2 Sam 13 – 20 | Full story of Absalom, Joab conspires for Absalom’s return (ch. 14), stays with David through the rebellion, kills Absalom (18: 9-17), counsels David after Absalom’s death (19:1-8), Amasa (commander of Absalom’s army, Joab’s cousin) sent to take command of the troops rather than Joab (2 Sam 20:4), and then Abishai is given command of Joab’s troops and told to find Amasa (20:7). Joab kills Amasa (20:10). Abishai was apparently content to give control of army back to Joab. From an earthly perspective all of Joab’s actions make sense. The son who attempted a coup couldn’t be allowed to go free, the traitor nephew shouldn’t have command of the armies. But the wisdom of God sees opportunities for mercy, and certainly not habitual murder.

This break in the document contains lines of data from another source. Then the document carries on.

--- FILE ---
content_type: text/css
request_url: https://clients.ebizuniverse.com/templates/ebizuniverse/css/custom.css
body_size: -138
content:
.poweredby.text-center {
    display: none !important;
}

2 Sam 24: 3-4 | Counseled against counting the fighting men, but followed David’s order anyway. Even Joab knew directly violating God’s instructions was a bad plan, but he once more demonstrated his loyalty to David.
1 Kings 1:7 | Sides with Adonijah, most likely saw Adonijah (who as David’s fourth born son (2 Sam 3: 2-5) was most likely the eldest living son of David) as a better choice for king than Solomon (most ikely David’s second youngest son, and certainly one of the youngest.) I see this as not a betrayal of David but a continuation of his habit of doing what he thought was best for David and the kingdom, not necessarily what David thought was best.

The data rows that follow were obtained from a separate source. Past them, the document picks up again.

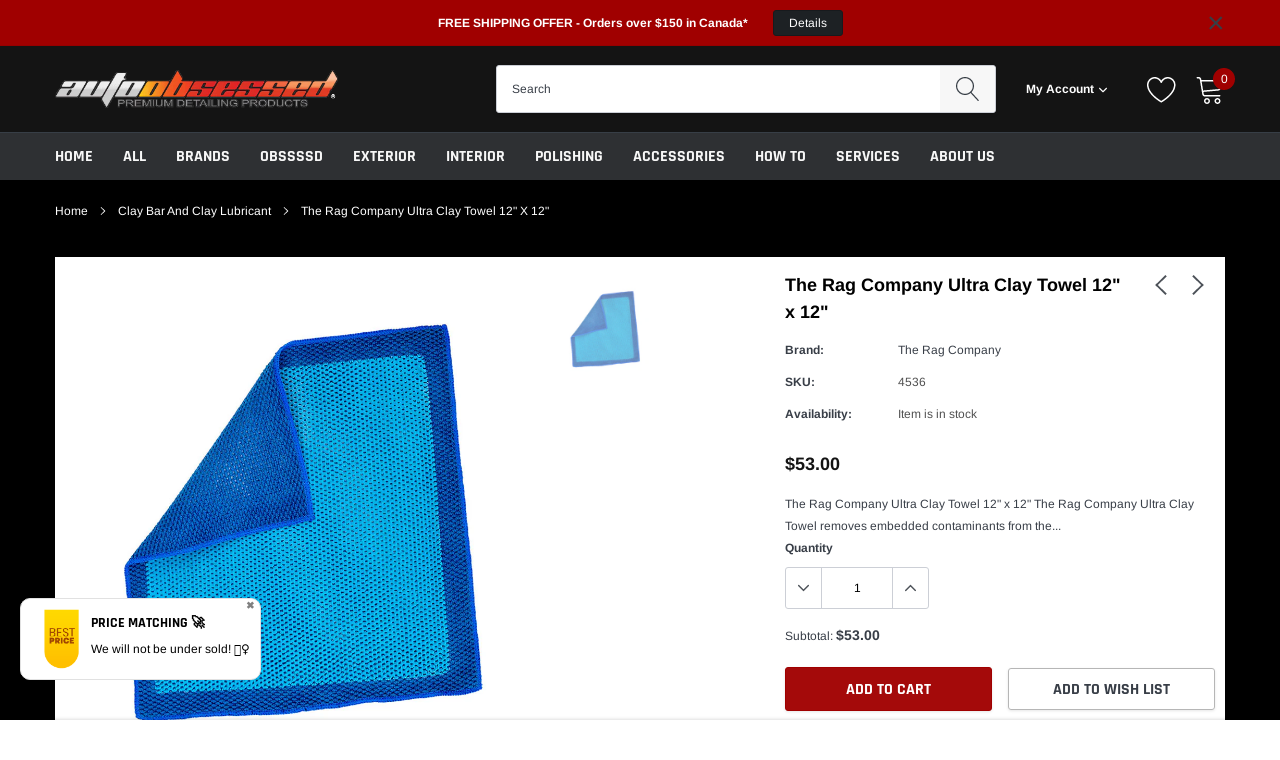

--- FILE ---
content_type: application/javascript
request_url: https://api.ipify.org/?format=jsonp&callback=getIP
body_size: -51
content:
getIP({"ip":"3.16.21.48"});

--- FILE ---
content_type: text/plain; charset=utf-8
request_url: https://accessories.w3apps.co/api/accessories?callback=jQuery36108685817420829023_1768476985841&product_id=4557658095731&shop_name=autoobsessed&_=1768476985842
body_size: 713
content:
jQuery36108685817420829023_1768476985841({"accessories":[],"add_accessories_text":"Add Accessories","loading_text":"Loading...","info_text":"","unavailable_text":"Unavailable","open_new_window":true,"image_size":"thumb","group_variant_options":true,"money_format":"${{amount}}","currency":"CAD","add_quantity":false,"radio_buttons":false,"show_description":false,"full_description":false,"disable_quick_view":true,"add_to_cart_text":"Add To Cart","quantity_text":"Quantity","quick_view_text":"Quick View","quick_view_button_background_color":null,"quick_view_button_font_color":null,"quick_view_title_color":null,"read_more_text":"Read More","quick_view_adding_text":"Adding...","quick_view_added_text":"Added","CustomCSS":null,"HideImages":false,"DisableTitleLink":false,"HideComparePrice":false})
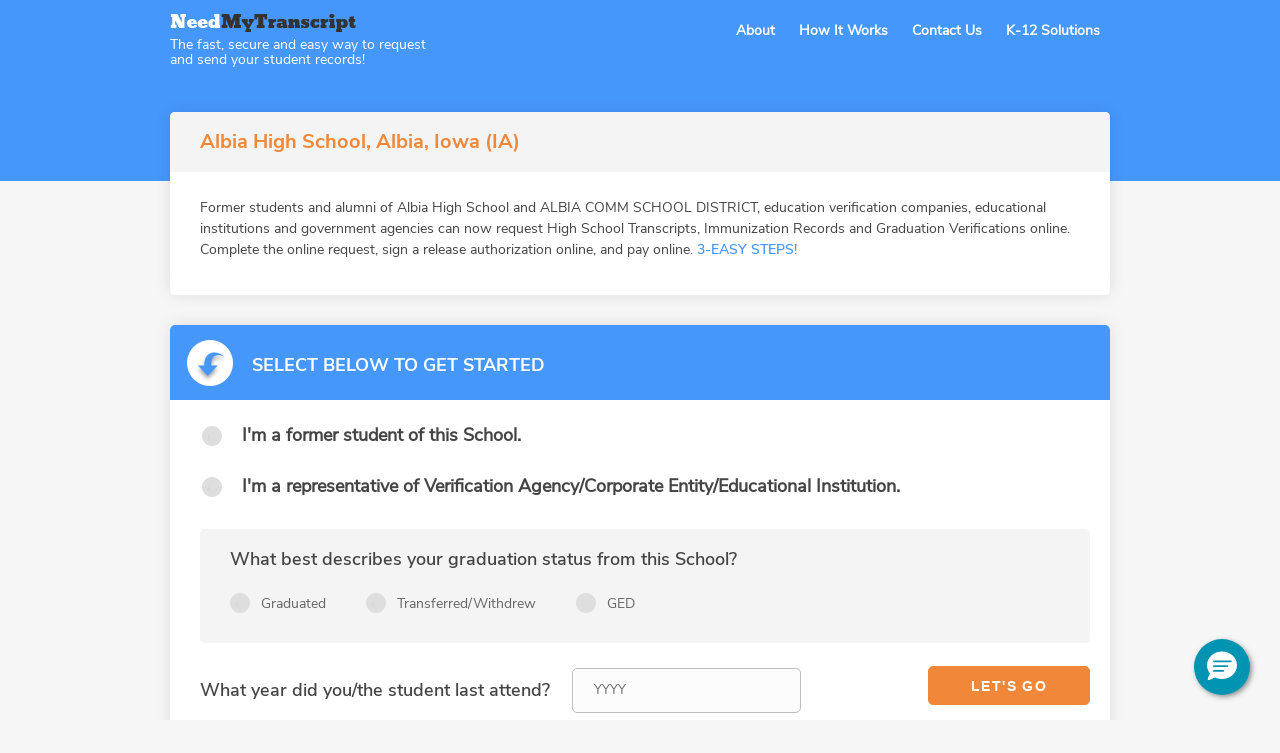

--- FILE ---
content_type: text/css
request_url: https://www.needmytranscript.com/static/js/signature/jquery.signaturepad.css
body_size: 4964
content:
/**
 *  SignaturePad: A jQuery plugin for assisting in the creation of an HTML5 canvas
 *  based signature pad. Records the drawn signature in JSON for later regeneration.
 *
 *  @project ca.thomasjbradley.applications.signaturepad
 *  @author Thomas J Bradley <hey@thomasjbradley.ca>
 *  @link http://thomasjbradley.ca/lab/signature-pad
 *  @link http://github.com/thomasjbradley/signature-pad
 *  @copyright Copyright MMXI, Thomas J Bradley
 *  @license New BSD License
 */

@font-face {
  font-family: 'Journal';
  src: url('journal.eot');
  src: url('journal.eot?#iefix') format('embedded-opentype'),
       url('journal.woff') format('woff'),
       url('journal.ttf') format('truetype'),
       url('journal.svg#JournalRegular') format('svg');
  font-weight: normal;
  font-style: normal;
}

/*.sigPad {
  margin: 0;
  padding: 0;
  width: 200px;
}*/

.sigPad .signature_block{
  margin: 0 auto 20px;
  padding: 15px;
  width: 602px;
}

@media screen and (max-width: 640px) {
  .sigPad .signature_block{
    width: 90%;
  }
  #sign_canvas{
      width: 100%;
      max-width: 100%;
  }
}

@media screen and (max-width: 320px) {
  
  section#content{
    padding: 25px 0;
    width: 98%;
    margin: 0 auto;
  }
}
.sigPad label {
  display: block;
  padding: 0;

  color: #000;
  font: italic normal 1em/1.375 Georgia,Times,serif;
}

.sigPad label.error {
  color: #f33;
}

.sigPad input {
  margin: 0;
  padding: 0.2em 0;
  width: 160px;
}

.sigPad input.error {
  border-color: #f33;
}

.sigPad button,.sigPad .another-step input[type="submit"] ,.sigPad .another-step input[type="button"]{
  margin: 0 auto;
  display: block;
  padding:9px 24px;

  background-color:#f08739;
  border: 0;
  -moz-border-radius: 5px;
  -webkit-border-radius: 5px;
  border-radius: 5px;

  cursor: pointer;

  color: #fff;
  font-weight: 700;
font-family: 'Nunito Sans';
font-size: 15px;
letter-spacing: 1px;
    margin-top: 35px;
}
.sigPad .another-step input[type="button"]{
  width: 100%;
  max-width: 520px;
  margin: 20px auto;
  text-align: center;
  float: none;
  height: auto;
  padding: 10px 0;
  display: block;
}
.sigPad .another-step input[type="submit"],.sigPad .another-step .hidden-popup button {

  height: auto;
  padding: 10px 0;
  text-align: center;
  display: inline-block;
  float: none;
  margin: 5px;
}
.sigPad button:hover,.sigPad .another-step input[type="submit"]:hover,.sigPad .another-step input[type="button"]:hover {
box-shadow: 0 5px 10px rgba(0,0,0,0.25);
}
.hidden-popup {
  display: none;
  text-align: center;
}

.sig {
  display: none;
}

.sigNav {
  display: none;
  height: 32px;
  margin: 0;
  padding: 0;
  position: relative;
    margin-bottom: 2px;
  list-style-type: none;
}

.sigNav li {
  display: inline;
  float: left;
  margin: 0;
  padding: 0;
}

.sigNav a,
.sigNav a:link,
.sigNav a:visited {
  display: block;
  margin: 0;
  padding: 0 0.6em;

  border: 0;

  color: #333;
  font-weight: bold;
  line-height: 2.25em;
  text-decoration: underline;
}

.sigNav a.current,
.sigNav a.current:link,
.sigNav a.current:visited {
  background-color: #666;
  -moz-border-radius-topleft: 8px;
  -moz-border-radius-topright: 8px;
  -webkit-border-top-left-radius: 8px;
  -webkit-border-top-right-radius: 8px;
  border-radius: 8px 8px 0 0;

  color: #fff;
  text-decoration: none;
}

.sigNav .typeIt a.current,
.sigNav .typeIt a.current:link,
.sigNav .typeIt a.current:visited {
  background-color: #ccc;

  color: #555;
}

.sigNav .clearButton {
  bottom: 0.2em;
  display: none;
  position: absolute;
  right: 0;
  margin-bottom: 10px;
  font-size: 0.75em;
  line-height: 1.375;
}

.sigWrapper {
  clear: both;
  height: 155px;
  margin-bottom: 10px;
  border: 1px solid #ccc;
  width: 600px;
margin: 0 auto;
}

.sigWrapper.current {
  border-color: #bebebe;
  border-radius: 5px;
  margin-bottom: 10px;
}

.signed .sigWrapper {
  border: 0;
}

.pad {
  position: relative;
}

.current .pad {
  /**
   * For cross browser compatibility, this should be an absolute URL
   * In IE the cursor is relative to the HTML document
   * In all other browsers the cursor is relative to the CSS file
   *
   * http://www.useragentman.com/blog/2011/12/21/cross-browser-css-cursor-images-in-depth/
   */
  cursor: url("../build/pen.cur"), crosshair;
  /**
   * IE will ignore this line because of the hotspot position
   * Unfortunately we need this twice, because some browsers ignore the hotspot inside the .cur
   */
  cursor: url("pen.cur") 16 16, crosshair;
  width: 100%;
}

.typed {
  height: 55px;
  margin: 0;
  padding: 0 5px;
  position: absolute;
  z-index: 90;

  cursor: default;

  color: #145394;
  font: normal 1.875em/50px "Journal",Georgia,Times,serif;
}

.typeItDesc,
.drawItDesc {
  display: none;
  margin: 0.75em 0 0.515em;
  padding: 0.515em 0 0;

  border-top: 3px solid #ccc;

  color: #000;
  font: italic normal 1em/1.375 Georgia,Times,serif;
}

1 Kings 2: 5-6 | Joab denounced by David. David was never able to bring Joab to justice. I suspect a combination of affection for his nephew, a perceived need for Joab’s skillset, and potentially a bit of cowardice was to blame.
1 Kings 2: 28-35 | Joab killed by order of Solomon. Justice finally finds Joab.
Lessons to be learned
Joab was wise in the eyes of men (1 Cor. 1:17, 20-21.) He had a good grasp of strategy, politics, and was very loyal to David, but Joab used his own wisdom to conduct himself, not David’s and not God’s. His loyalty was on his own terms. If he disagreed with David’s decisions, such as with Abner and Amasa, he ignored them. Although at times he followed David against his better judgement, such as when David wanted to count the troops. Even though Joab produced military victories on countless occasions David did not trust him. But when David needed aid in deceit and murder he turned to Joab (murder of Uriah, for the cover of David’s adultery.)
From Joab’s life, especially when contrasted with David’s, we see the folly of the wisdom of man. Every step of Joab’s life can be justified by the world. But when seen as a whole the picture is appalling. The truth of Proverbs 4: 5-8, that God’s wisdom is supreme, is beautifully born out.